→ The problem: Skip every picture. Print each line from the one containing "Poster - Gold" through the end of the records below, word for word.

Extracted material Block Start

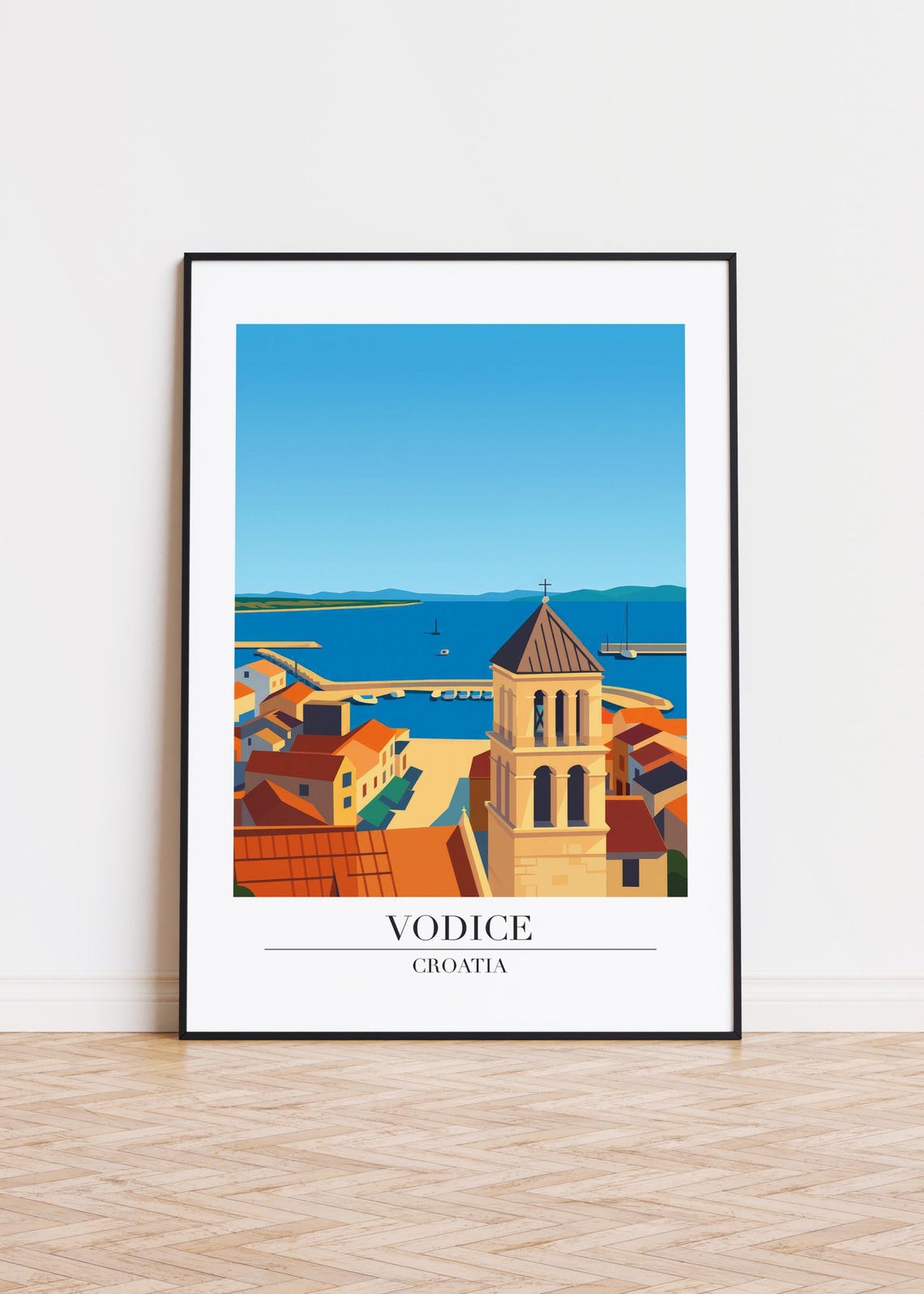 Vodice Croatia Bell Tower Harbor Rooftops Modern Travel Poster Art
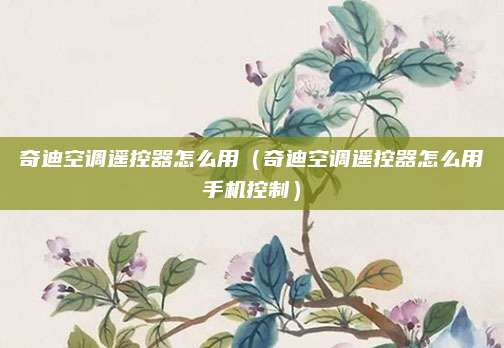 奇迪空调遥控器怎么用(奇迪空调遥控器怎么用手机控制)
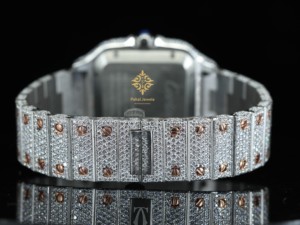 นาฬิกาข้อมือ Pahal Jewels หรูหรา ประดับเพชร ทรงสี่เหลี่ยมจัตุรัส ระบบจักรกล ขนาด 40 มม. ตัวเรือนสแตนเลสสตีล แสดงวันที่อัตโนมัติ แบบอนาล็อก สำหรับทั้งชายและหญิง - Product Image 3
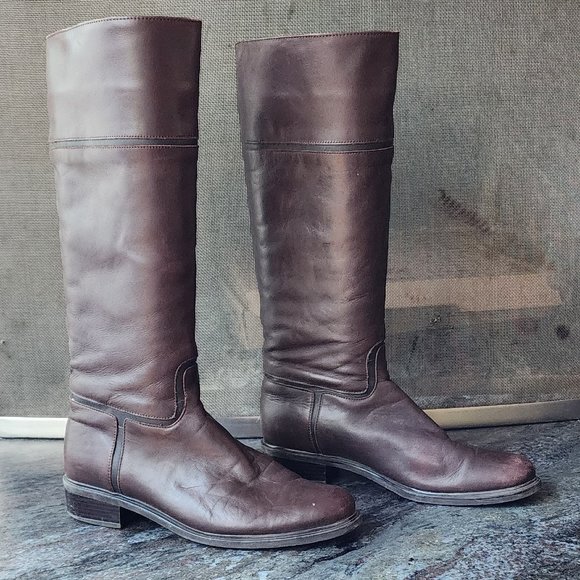 Santana Canada Cognac Leather Riding Boots Size 7.5M - Picture 2 of 15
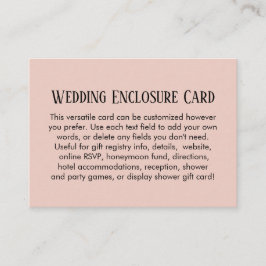 Enkel DIY Personligt bröllp Rosa Tilläggskort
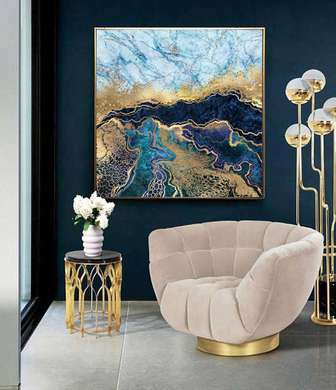 Poster - Gold and blue marble, 100 x 100 см, Framed poster on glass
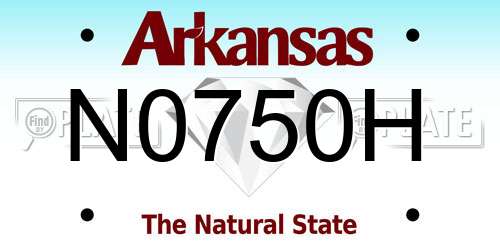 N0750H Arkansas License Plate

Extracted material Block End

→ Solution to this exercise:
 Poster - Gold and blue marble, 100 x 100 см, Framed poster on glass
 N0750H Arkansas License Plate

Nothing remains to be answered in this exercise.